Now try to imagine the world where the Free Software Foundation never existed, Berkeley never released the source code to BSD and Netscape was bought by Oracle instead of being forked into Firefox. As if the code doesn't matter.
Yes. It's a political problem and a very old one. That's why we also already have solutions for it, antitrust laws and other regulations to ensure competition and fairness in the market, to keep it free. Governments just have to keep funding and enabling these institutions.
There are very few things I'd consider a silver bullet for a lot of problems, but antitrust enforcement to break up near-monopolies is one of them.
Why do you need Google at all?
From what you've described, you've just re-invented webrings.
When I reload the page "https://journal.james-zhan.com/google-de-indexed-my-entire-b...", I get
Request URL: https://journal.james-zhan.com/google-de-indexed-my-entire-b...
Request Method: GET
Status Code: 304 Not Modified
So maybe it's the status code? Shouldn't that page return a 200 ok?
When I go to blog.james..., I first get a 301 moved permanently, and then journal.james... loads, but it returns a 304 not modified, even if i then reload the page.
Only when I fully sumbit the URL again in the URL-bar, it responds with a 200.
Maybe crawling also returns a 304, and Google won't index that?
Maybe prompt: "why would a 301 redirect lead to a 304 not modified instead of a 200 ok?", "would this 'break' Google's crawler?"
> When Google's crawler follows the 301 to the new URL and receives a 304, it gets no content body. The 304 response basically says "use what you cached"—but the crawler's cache might be empty or stale for that specific URL location, leaving Google with nothing to index.
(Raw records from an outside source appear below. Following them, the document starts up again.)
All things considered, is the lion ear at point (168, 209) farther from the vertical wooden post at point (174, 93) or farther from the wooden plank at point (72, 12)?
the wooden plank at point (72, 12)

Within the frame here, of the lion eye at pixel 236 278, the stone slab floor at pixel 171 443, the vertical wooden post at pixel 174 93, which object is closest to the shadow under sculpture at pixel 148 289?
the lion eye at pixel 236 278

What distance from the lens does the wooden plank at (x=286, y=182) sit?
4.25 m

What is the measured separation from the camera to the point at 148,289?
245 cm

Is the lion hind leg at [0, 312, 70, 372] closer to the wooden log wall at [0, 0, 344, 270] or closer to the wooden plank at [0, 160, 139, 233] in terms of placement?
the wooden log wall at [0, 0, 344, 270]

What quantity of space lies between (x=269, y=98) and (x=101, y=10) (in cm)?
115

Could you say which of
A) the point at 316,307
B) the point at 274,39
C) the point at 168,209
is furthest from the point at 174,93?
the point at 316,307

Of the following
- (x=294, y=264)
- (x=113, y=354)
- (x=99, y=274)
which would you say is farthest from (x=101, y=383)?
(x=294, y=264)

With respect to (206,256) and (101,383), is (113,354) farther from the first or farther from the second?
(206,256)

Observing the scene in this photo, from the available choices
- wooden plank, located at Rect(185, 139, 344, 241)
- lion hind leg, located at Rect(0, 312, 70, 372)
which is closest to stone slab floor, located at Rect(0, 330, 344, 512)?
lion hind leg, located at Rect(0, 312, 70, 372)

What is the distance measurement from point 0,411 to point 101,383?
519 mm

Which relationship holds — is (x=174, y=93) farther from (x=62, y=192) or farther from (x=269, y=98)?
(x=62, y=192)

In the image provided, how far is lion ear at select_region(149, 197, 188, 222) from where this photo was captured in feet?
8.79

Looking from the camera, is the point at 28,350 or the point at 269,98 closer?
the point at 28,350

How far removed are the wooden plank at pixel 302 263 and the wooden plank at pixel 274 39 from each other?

You get a 304 because your browser tells the server what it has cached, and the server says "nothing changed, use that". In browsers you can bypass the cache by using Ctrl-F5, or in the developer tools you can usually disable caching while they're open. Doing so shows that the server is doing the right thing.
Your LLM prompt and response are worthless.
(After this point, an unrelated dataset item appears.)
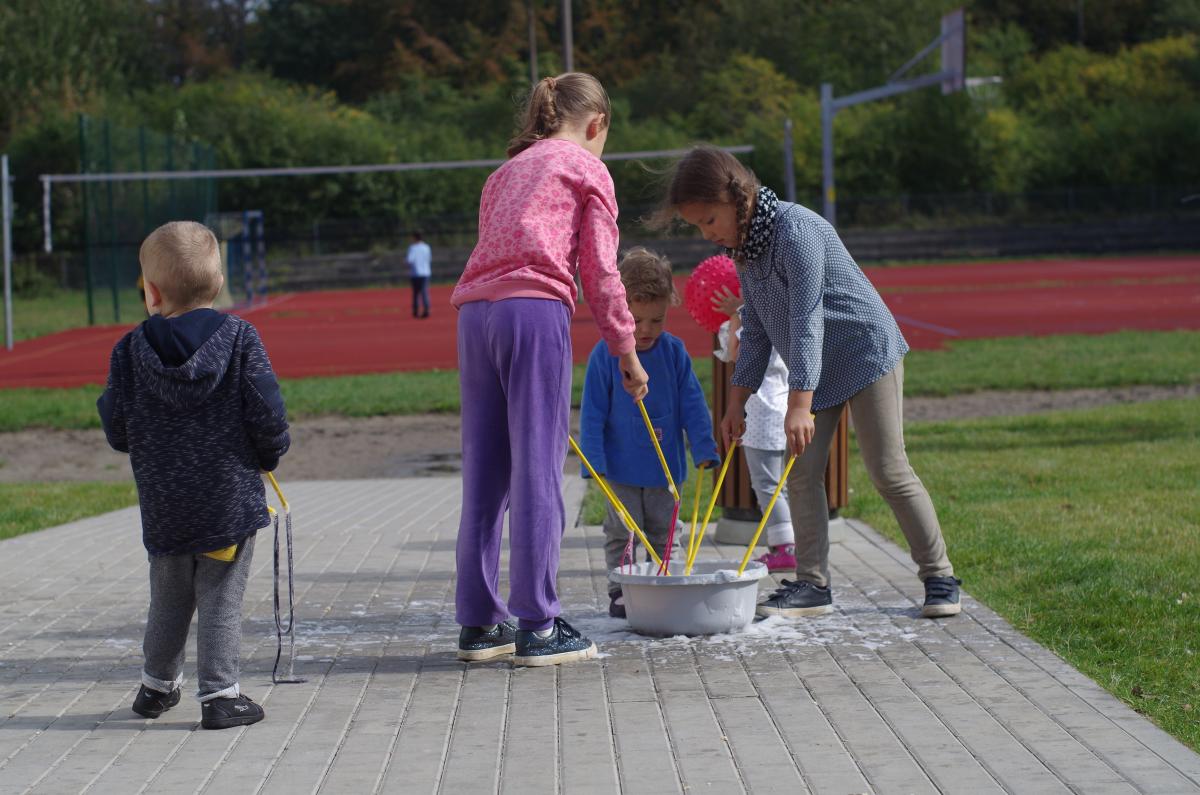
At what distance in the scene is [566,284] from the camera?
196 inches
When Chrome serves a cached page, like when you click a on this page and then navitate back or hit F5, it shows it like this:
Request URL: https://news.ycombinator.com/item?id=46196076
Request Method: GET
Status Code: 200 OK (from disk cache)
I just thought that it would be worthwhile investigating in that direction.
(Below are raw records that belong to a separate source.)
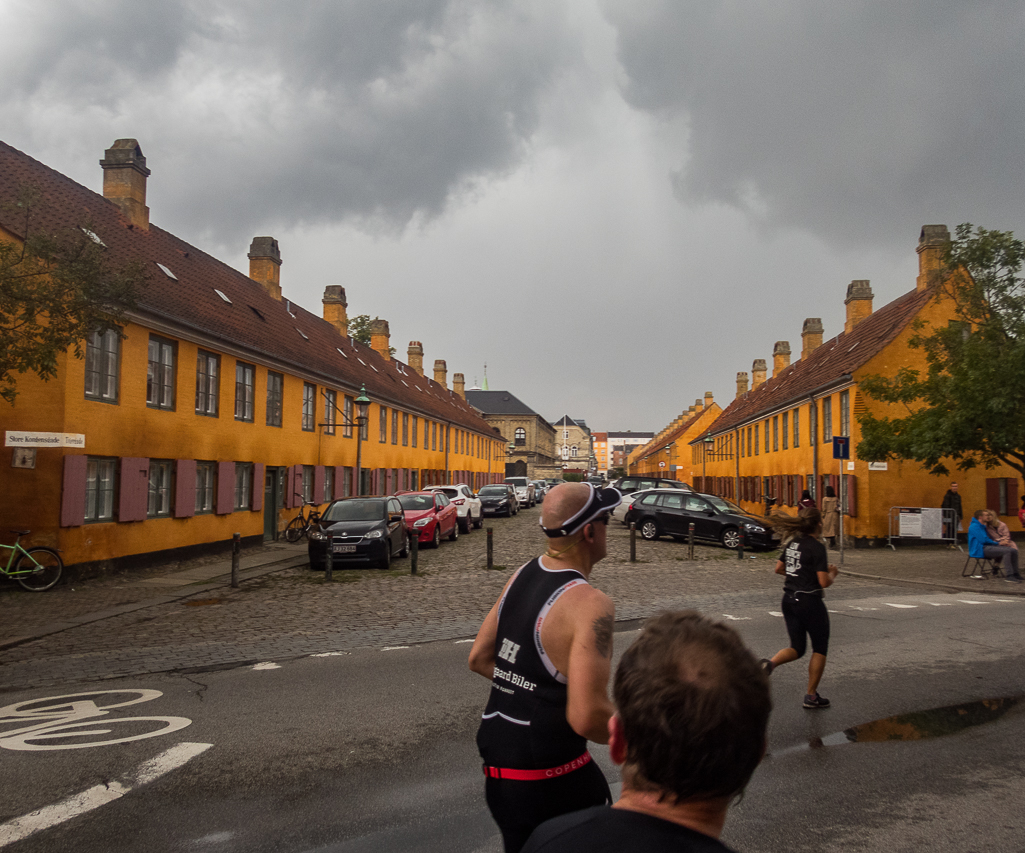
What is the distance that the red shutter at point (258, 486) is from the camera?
21984 millimetres

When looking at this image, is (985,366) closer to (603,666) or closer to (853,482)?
(853,482)

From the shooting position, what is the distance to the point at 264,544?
75.2 feet

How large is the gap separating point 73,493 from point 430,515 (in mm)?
10034

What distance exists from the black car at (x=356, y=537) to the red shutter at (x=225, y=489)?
10.2 ft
That's a different situation. The browser decides what to do depending on the situation and what was communicated about caching. Sometimes it sends a request to the server along with information about what it already has. Then it can get back a 304. Other times it already knows the cached data is fine, so it doesn't send a request to the server in the first place. The developer tools show this as a cached 200.
Got it, thanks for explaining.
Has anyone noticed that the response for the blog page has a header: "x-robots-tag: noindex, nofollow"? What's the purpose of this header on a content page?
UPD: Sorry, never mind, I inspected a wrong response.
I don't see it. With Chrome devtools, for the posted URL I see X-Clacks-Overhead, X-Content-Type-Options, and X-Frame-Options. No X-Robots-Rag.
And no <meta name="robots"> in the HTML either.
What URL are you seeing that on? And what tool are you using to detect that?
Edit: cURL similarly shows no such header for me:
Sorry. I am an idiot. Checked the wrong url. Please ignore.
> Second, the issue couldn’t be the quality or the quantity of the content. I came across some other pretty barebones Bear blogs that don’t have much content, and looked them up on Google, and they showed up in the results just fine. An example:
Suggestion: Remember that many large companies are emergently shitty, with shitty processes, and individuals motivated to act in shitty ways.
When a company is so powerful, this might be a time to think about solidarity.
When you're feeling an unexplained injustice from them, sometimes saying "but you let X do it" could just throw X under the bus.
Whether because a fickle process or petty actor simply missed X before, or because now they have new reason to double down and also punish the others (to CYA consistency, or, if petty, to assert their power now that you've questioned it).